Por Adriana Urrea e Ivonne Martínez
En 20 años, la formalidad laboral en México sólo aumentó 0.25% al año, con lo que pasó de 39 a 44%, y ese bajo nivel que se mantiene respecto a la informalidad es lo que mantiene al país con bajo crecimiento y productividad, aseguró el analista económico, Santiago Levy.
Durante su participación en la Reunión Nacional de Consejeros Regionales 2026 de BBVA, comentó que hay varios factores dentro de la informalidad que agravan la situación y es que a la informalidad se suma la ilegalidad, porque en 2025, cuatro de cada 10 asalariados en empresas privadas eran informales, en violación a la Ley.
Refirió que combatir la informalidad, con las mismas condiciones fiscales actuales, “podríamos tener fácilmente tres o cuatro puntos más del PIB de recaudación con las mismas».
Baja productividad ligada a la economía informal
Refirió que pese a la firma del Tratado entre México, Estados Unidos y Canadá, en los últimos 25 años la productividad no aumentó e incluso hoy es más baja que entonces, por diversos factores, pero en particular por la participación de la informalidad en la economía.
“Lo más importante es la segmentación formal-informal… en promedio las empresas informales son mucho menos productivas que las empresas formales” y esto genera pérdidas económicas como país.
“Un peso de capital y trabajo invertido en una empresa formal le rinde al país 39% más y que el mismo peso invertido en una empresa informa”, puntualizó.
Costos laborales desincentivan la formalidad
Sin embargo, destacó que este comportamiento se mantiene en el país porque hay muchas leyes que se relacionan y que hacen más gravoso el pago de salarios, pues sólo entre trabajador y empleado se paga el 35% del sueldo para seguridad social, sin embargo, no se retribuye de la misma manera.
“El hecho de que si yo soy un asalariado, la empresa y yo, entre los dos, pagamos 35 por ciento de mi salario para que me den Infonavit, IMSS, Afores, etcétera; 35 por ciento de mi salario.¿Qué pasa si yo no voy a conseguir una pensión?, ¿y qué pasa si voy al IMSS y me dicen que regrese mañana porque no hay médico?, ¿y qué pasa si voy al IMSS y me dicen que el espacio de guardería para mi niño, que regrese dentro de tres años porque ahorita no hay espacio, pero dentro de tres años ya está en la primaria? Yo no recibo 35 por ciento de valor a cambio de 35 por ciento que aportamos, me está gravando la formalidad”, ejemplificó.
Lo anterior, genera que tanto trabajadores como empleadores prefieran la informalidad, además, de que hay una serie de medidas como el impuesto a la nómina que no incentiva la contratación formal.
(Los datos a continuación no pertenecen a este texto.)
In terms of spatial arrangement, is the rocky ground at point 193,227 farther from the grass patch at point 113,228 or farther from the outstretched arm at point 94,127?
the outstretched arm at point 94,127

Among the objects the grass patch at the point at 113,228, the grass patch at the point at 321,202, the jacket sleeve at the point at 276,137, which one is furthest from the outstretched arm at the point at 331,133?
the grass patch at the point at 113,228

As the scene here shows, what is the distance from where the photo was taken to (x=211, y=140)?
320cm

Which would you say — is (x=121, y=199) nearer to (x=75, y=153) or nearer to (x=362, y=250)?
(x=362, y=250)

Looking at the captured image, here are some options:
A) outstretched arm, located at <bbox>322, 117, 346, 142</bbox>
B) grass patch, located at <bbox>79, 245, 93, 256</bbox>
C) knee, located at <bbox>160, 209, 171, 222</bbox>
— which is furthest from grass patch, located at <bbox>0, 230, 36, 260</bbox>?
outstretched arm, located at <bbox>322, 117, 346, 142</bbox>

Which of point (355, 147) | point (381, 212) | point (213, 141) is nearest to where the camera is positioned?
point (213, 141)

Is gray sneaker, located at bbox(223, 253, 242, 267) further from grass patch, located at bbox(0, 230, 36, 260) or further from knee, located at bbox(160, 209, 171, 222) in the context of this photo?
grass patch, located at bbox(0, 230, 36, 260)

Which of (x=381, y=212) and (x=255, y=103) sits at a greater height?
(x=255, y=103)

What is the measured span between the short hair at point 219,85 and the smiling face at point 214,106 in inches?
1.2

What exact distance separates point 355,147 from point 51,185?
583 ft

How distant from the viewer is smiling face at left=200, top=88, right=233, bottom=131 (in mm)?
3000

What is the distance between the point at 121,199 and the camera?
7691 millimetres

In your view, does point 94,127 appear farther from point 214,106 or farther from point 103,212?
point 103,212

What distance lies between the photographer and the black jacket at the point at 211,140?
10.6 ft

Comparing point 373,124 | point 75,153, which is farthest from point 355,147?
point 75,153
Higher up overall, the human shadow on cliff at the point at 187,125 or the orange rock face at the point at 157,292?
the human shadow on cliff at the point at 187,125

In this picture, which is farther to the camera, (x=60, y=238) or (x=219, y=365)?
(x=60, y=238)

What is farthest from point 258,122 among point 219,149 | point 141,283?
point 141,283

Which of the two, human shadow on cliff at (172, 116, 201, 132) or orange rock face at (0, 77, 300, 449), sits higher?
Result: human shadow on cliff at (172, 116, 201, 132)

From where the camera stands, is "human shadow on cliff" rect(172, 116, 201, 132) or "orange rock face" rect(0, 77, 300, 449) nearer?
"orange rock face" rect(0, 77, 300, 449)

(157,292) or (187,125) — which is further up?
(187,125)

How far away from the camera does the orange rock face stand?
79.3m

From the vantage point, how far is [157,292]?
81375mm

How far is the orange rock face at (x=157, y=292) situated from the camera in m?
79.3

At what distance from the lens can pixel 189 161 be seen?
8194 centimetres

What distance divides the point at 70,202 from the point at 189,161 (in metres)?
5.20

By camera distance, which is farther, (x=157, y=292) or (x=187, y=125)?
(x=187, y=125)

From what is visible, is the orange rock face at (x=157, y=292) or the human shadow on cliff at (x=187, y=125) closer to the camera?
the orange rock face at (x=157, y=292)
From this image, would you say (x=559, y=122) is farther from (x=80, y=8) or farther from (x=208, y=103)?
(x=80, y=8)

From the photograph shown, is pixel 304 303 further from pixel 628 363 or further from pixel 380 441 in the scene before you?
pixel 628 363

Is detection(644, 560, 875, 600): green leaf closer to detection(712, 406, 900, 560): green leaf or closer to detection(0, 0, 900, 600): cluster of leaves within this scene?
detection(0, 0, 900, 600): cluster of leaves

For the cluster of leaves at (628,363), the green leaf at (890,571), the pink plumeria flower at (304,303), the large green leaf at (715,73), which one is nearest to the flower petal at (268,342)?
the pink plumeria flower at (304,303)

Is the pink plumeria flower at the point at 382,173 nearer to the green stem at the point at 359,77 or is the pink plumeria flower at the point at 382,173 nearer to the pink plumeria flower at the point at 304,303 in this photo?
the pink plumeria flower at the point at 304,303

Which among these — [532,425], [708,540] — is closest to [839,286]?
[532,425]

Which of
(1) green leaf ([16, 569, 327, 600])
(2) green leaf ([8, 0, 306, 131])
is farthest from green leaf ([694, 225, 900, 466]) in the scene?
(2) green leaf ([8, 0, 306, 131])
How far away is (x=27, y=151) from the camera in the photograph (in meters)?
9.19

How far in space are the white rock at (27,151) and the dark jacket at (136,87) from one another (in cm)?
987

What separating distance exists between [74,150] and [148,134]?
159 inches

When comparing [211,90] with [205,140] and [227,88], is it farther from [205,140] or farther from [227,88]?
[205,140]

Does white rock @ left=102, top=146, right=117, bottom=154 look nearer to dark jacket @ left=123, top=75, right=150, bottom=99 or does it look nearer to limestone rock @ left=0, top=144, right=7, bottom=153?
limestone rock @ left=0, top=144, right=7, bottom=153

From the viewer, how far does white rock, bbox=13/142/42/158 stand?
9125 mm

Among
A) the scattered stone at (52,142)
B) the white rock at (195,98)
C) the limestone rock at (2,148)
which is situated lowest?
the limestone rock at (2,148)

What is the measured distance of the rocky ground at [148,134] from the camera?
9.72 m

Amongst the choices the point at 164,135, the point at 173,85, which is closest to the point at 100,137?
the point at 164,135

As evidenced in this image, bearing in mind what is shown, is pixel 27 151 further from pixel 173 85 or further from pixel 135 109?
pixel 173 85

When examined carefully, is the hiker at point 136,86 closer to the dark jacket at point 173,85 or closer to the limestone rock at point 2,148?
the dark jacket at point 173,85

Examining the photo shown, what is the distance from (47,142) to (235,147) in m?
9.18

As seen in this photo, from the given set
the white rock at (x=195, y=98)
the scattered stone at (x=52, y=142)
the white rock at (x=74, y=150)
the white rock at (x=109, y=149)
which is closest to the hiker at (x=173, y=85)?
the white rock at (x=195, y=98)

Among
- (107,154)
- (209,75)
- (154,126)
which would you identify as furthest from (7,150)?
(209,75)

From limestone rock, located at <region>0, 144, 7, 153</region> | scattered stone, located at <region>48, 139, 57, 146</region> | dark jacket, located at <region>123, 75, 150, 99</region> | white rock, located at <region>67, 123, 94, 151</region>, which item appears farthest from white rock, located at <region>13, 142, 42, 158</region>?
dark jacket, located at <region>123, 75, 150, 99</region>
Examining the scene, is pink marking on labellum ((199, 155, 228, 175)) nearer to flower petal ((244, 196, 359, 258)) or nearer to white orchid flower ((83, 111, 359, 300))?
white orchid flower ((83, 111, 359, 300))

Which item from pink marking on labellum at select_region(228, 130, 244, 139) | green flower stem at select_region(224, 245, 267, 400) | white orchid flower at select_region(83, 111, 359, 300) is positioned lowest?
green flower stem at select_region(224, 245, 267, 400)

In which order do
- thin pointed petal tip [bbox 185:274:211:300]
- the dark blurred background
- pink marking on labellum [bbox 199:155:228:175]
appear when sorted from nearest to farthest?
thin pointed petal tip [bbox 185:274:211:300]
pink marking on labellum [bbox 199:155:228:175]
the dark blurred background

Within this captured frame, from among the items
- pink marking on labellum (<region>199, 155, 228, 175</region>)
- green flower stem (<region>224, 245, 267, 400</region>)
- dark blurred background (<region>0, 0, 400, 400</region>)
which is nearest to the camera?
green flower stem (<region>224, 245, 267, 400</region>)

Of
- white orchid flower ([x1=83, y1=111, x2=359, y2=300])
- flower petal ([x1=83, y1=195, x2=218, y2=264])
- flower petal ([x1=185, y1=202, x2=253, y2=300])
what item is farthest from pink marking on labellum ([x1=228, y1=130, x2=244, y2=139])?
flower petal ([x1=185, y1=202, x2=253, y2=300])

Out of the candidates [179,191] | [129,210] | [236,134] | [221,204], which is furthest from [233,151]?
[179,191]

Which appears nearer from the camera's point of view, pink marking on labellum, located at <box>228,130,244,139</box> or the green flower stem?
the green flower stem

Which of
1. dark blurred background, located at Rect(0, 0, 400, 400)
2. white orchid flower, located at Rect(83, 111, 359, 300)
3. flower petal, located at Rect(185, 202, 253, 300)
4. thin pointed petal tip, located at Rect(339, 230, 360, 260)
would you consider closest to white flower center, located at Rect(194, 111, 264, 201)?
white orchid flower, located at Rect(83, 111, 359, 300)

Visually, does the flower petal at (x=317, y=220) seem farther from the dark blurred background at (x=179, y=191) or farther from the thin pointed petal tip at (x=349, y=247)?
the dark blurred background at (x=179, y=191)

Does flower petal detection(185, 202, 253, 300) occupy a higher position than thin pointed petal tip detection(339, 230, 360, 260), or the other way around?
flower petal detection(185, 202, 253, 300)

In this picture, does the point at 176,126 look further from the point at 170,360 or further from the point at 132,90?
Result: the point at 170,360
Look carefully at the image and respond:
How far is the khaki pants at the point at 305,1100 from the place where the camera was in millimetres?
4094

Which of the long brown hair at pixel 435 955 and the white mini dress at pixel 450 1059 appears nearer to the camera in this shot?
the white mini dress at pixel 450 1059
Falta de incentivos y débil fiscalización
Asimismo, el que el gobierno federal ofrezca un servicio de salud universal para quien no cuenta con seguridad social, de la misma calidad de quien está en la formalidad, significa darles el mismo servicio a quien paga impuestos y a quien no, lo cual agrava el problema.
A eso se suma que las autoridades fiscalizadoras como el Instituto Mexicano del Seguro Social (IMSS) o el Servicio de Administración Tributaria no cuentan con medidas de sanción necesarias para que las empresas cumplan en sus obligaciones, entre otros.
“Estamos metidos en un esquema en donde todos perdemos: los trabajadores pierden, porque qué tipo de protección social reciben cuando están transitando entre la formalidad a la informalidad…Las empresas pierden, porque están invirtiendo continuamente en proyectos que no son rentables, desde el punto de vista social, aunque les den ganancias, y porque el régimen fiscal y el régimen laboral lo que les dice es: “Sé chiquito, sé informal, porque es lo que te conviene”, dijo.
Consideró que con las mismas tasas “podríamos tener fácilmente tres o cuatro puntos más del PIB de recaudación con las mismas”.
Oportunidad de reforma estructural para impulsar el crecimiento
Sin embargo, el analista resaltó que México tiene una oportunidad ante este entorno.
“El otro lado de la moneda de esta situación tan desastrosa, es que si la arreglamos es fácil, quiero enfatizar, “fácil” diseñar reformas que logren tres cosas a la vez: aumentar la productividad, mejorar la eficacia de la protección social y ampliar la base; porque estamos perdiendo en las tres dimensiones”, aseguró.
Consideró que se requieren medidas del tamaño del problema, y esto necesita una visión de largo plazo, y consideró que se necesita un proceso de reformas a las políticas públicas que originan el problema.